PATIENT CASE 1 ─ TYPE 2 DIABETES (T2D)


PATIENT DETAILS

  • Demographics: 30-year-old male, with T2D diagnosed 10 years previously

  • Glucose monitoring and glycated hemoglobin (HbA1c) levels:
         – Levels were above his personalized HbA1c goal for several years; ranged from 7.8%−10.8% over the previous 1.5 years, despite use of multiple non-insulin therapies combined with basal insulin
         – Glucose monitoring was done using fingerstick blood glucose monitoring (BGM) twice a day, with typical values ranging from 160 to 180 mg/dL in the morning, and 140–300 mg/dL before dinner (HbA1c = 8.3%)

  • Medical history: Obesity (initial weight = 115 kg [body mass index = 39.5]), obstructive sleep apnea, hyperlipidemia, and microalbumin positivity

  • Glycemic management: Regimen of metformin (1000 mg b.i.d.), canagliflozin (300 mg daily), exenatide extended release (2 mg weekly), and glargine insulin (74 units per day; 0.64 units/kg/day)

  • Initial rtCGM:
         – Time in range (TIR, 70–180 mg/dL) = 21.6%
         – Time above range (TAR, >180 mg/dL) = 78.4%

  • After review and discussion with the patient, basal insulin was increased by 0.1 units/kg/day, to 85 units/day, based on average glucose values being almost entirely >200 mg/dL, and no values being in target glucose ranges.

  • At 2 weeks after this change, rtCGM data:
         – TIR = 54%
         – TAR = 46%

  • Conservative self-titration was encouraged by increasing basal insulin by 1 unit/week if pre-breakfast glucose values were >130 mg/dL without hypoglycemia.

  • Conservative self-titration was encouraged by increasing basal insulin by 1 unit/week if pre-breakfast glucose values were >130 mg/dL without hypoglycemia.

  • Patient’s use of rtCGM data was encouraged to evaluate the impact of food choices and lifestyle on glucose and its use to further optimize management.
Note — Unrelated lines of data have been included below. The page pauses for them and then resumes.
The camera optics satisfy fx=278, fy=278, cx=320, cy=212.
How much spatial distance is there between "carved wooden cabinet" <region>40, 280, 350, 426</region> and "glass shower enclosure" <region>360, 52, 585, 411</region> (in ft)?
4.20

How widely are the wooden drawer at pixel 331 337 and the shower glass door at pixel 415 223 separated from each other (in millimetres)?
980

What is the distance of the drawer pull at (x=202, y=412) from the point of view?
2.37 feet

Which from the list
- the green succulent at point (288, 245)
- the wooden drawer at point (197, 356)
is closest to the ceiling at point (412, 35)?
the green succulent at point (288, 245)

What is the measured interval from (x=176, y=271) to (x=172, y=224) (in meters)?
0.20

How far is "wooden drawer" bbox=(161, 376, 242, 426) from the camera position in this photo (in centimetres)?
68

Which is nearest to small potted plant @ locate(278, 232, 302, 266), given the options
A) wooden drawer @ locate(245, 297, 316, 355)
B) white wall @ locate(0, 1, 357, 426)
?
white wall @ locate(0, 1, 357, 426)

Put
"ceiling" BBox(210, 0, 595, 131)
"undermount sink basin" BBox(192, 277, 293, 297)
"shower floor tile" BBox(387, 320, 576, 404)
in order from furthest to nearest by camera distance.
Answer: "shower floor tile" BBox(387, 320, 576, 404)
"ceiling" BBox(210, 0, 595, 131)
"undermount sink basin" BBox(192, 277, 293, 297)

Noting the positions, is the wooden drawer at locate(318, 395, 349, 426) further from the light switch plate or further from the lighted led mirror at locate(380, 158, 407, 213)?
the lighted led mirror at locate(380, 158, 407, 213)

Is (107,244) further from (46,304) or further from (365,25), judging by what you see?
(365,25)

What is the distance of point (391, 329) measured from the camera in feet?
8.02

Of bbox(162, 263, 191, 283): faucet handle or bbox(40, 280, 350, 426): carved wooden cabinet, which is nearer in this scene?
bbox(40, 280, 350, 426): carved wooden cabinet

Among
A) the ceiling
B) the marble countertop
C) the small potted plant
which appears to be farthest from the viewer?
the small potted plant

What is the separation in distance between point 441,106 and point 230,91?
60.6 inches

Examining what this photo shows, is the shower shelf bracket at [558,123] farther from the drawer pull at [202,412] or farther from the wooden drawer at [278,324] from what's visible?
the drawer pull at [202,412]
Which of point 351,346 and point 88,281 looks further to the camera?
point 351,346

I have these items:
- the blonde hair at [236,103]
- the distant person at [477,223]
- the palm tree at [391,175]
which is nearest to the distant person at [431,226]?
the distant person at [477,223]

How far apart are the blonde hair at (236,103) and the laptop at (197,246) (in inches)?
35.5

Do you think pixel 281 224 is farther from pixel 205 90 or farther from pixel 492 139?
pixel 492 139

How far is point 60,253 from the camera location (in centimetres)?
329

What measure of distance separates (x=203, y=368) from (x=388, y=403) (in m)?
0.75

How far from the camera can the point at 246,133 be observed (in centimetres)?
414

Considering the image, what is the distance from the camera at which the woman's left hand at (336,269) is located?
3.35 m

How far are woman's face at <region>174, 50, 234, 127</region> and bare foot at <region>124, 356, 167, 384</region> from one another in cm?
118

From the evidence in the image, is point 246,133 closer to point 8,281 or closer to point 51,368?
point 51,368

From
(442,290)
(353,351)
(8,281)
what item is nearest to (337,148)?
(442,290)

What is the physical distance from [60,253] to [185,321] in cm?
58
  • One month post initiation of rtCGM use:
         – Glargine insulin dose increased to 88 units per day
         – Non-insulin therapies had been maintained at previous dosing
         – TIR = 85.9%; TAR = 14.1%; no time below range


LEARNINGS

  • The initial insulin titration based on the two-week rtCGM data helped significantly to get the patient into the correct ‘ballpark’ glycemic range, by starting stagnant glycemic improvement.

  • Improvement between 2 weeks and 1 month showed that rtCGM data allows individuals to understand and improve critical glucose management issues such as adherence, impact of dietary choices, and impact of lifestyle choices in optimizing glucose levels.